**WRITTEN PROBLEM:**
Write out the material below exactly, beginning at the line that contains "When examining" and ending with its last line, both ends included; write nothing else.

**DATA EXCERPTS:**
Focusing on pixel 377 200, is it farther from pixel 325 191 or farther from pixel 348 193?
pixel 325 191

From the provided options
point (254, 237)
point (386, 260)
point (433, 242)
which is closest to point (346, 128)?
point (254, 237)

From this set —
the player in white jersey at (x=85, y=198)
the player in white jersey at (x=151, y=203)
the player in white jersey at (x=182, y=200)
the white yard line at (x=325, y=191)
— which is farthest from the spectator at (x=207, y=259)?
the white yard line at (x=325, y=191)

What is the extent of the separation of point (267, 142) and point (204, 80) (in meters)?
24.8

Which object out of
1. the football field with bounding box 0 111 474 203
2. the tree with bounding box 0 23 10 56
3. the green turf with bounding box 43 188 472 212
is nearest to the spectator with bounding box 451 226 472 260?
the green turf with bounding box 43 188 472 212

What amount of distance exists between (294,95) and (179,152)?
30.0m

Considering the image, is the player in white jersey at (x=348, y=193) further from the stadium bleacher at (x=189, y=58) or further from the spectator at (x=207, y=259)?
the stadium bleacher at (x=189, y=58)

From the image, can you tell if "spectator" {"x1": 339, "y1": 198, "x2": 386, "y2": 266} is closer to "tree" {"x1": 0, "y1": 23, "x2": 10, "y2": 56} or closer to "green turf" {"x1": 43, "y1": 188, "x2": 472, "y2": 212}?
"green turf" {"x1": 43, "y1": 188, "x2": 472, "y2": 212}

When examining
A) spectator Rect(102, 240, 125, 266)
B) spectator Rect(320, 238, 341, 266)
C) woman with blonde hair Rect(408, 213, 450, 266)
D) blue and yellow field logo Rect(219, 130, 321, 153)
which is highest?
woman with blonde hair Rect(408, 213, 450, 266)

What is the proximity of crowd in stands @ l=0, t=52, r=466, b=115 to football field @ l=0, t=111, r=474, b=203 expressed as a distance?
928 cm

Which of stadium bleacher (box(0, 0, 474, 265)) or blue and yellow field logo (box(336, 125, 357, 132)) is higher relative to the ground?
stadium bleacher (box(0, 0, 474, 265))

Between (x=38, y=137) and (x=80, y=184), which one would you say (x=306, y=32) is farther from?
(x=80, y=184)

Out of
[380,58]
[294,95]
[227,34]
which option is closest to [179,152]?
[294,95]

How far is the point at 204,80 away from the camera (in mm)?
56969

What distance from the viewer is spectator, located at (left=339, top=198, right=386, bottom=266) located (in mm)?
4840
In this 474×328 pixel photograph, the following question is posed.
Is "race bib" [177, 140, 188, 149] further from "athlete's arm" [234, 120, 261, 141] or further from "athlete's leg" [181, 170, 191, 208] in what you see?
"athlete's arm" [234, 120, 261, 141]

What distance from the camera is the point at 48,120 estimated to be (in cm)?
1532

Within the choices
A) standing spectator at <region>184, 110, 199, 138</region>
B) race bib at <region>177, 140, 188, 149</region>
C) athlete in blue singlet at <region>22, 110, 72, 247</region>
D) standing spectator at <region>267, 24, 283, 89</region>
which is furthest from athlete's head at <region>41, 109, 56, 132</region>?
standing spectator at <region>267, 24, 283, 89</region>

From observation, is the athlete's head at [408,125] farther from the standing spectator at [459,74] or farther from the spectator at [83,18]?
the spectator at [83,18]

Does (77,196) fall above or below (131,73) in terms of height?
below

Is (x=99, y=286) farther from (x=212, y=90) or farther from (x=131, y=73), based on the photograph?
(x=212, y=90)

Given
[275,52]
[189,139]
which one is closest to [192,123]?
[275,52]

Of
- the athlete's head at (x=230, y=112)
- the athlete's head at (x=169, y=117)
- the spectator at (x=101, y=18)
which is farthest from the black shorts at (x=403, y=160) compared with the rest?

**FINAL RESULT:**
When examining
A) spectator Rect(102, 240, 125, 266)
B) spectator Rect(320, 238, 341, 266)
C) woman with blonde hair Rect(408, 213, 450, 266)
D) blue and yellow field logo Rect(219, 130, 321, 153)
which is highest?
woman with blonde hair Rect(408, 213, 450, 266)

What is the proximity of crowd in stands @ l=0, t=52, r=466, b=115 to football field @ l=0, t=111, r=474, b=203 expressed as a distance?
928 cm

Which of stadium bleacher (box(0, 0, 474, 265)) or blue and yellow field logo (box(336, 125, 357, 132)) is higher relative to the ground?
stadium bleacher (box(0, 0, 474, 265))

Between (x=38, y=137) and (x=80, y=184), which one would you say (x=306, y=32) is farther from?
(x=80, y=184)

Out of
[380,58]
[294,95]
[227,34]
which option is closest to [179,152]?
[294,95]

How far is the point at 204,80 away from the camera (in mm)?
56969

What distance from the viewer is spectator, located at (left=339, top=198, right=386, bottom=266) located (in mm)?
4840
In this 474×328 pixel photograph, the following question is posed.
Is "race bib" [177, 140, 188, 149] further from "athlete's arm" [234, 120, 261, 141] or further from "athlete's leg" [181, 170, 191, 208] in what you see?
"athlete's arm" [234, 120, 261, 141]

What distance from the camera is the point at 48,120 estimated to be (in cm)?
1532

Within the choices
A) standing spectator at <region>184, 110, 199, 138</region>
B) race bib at <region>177, 140, 188, 149</region>
C) athlete in blue singlet at <region>22, 110, 72, 247</region>
D) standing spectator at <region>267, 24, 283, 89</region>
which is furthest from athlete's head at <region>41, 109, 56, 132</region>?
standing spectator at <region>267, 24, 283, 89</region>

From observation, is the athlete's head at [408,125] farther from the standing spectator at [459,74] or farther from the spectator at [83,18]?
the spectator at [83,18]

Does (77,196) fall above or below (131,73) in terms of height?
below

Is (x=99, y=286) farther from (x=212, y=90) or farther from (x=131, y=73), based on the photograph?
(x=212, y=90)

Given
[275,52]
[189,139]
which one is closest to [192,123]?
[275,52]

Of
- the athlete's head at (x=230, y=112)
- the athlete's head at (x=169, y=117)
- the spectator at (x=101, y=18)
which is farthest from the black shorts at (x=403, y=160) compared with the rest?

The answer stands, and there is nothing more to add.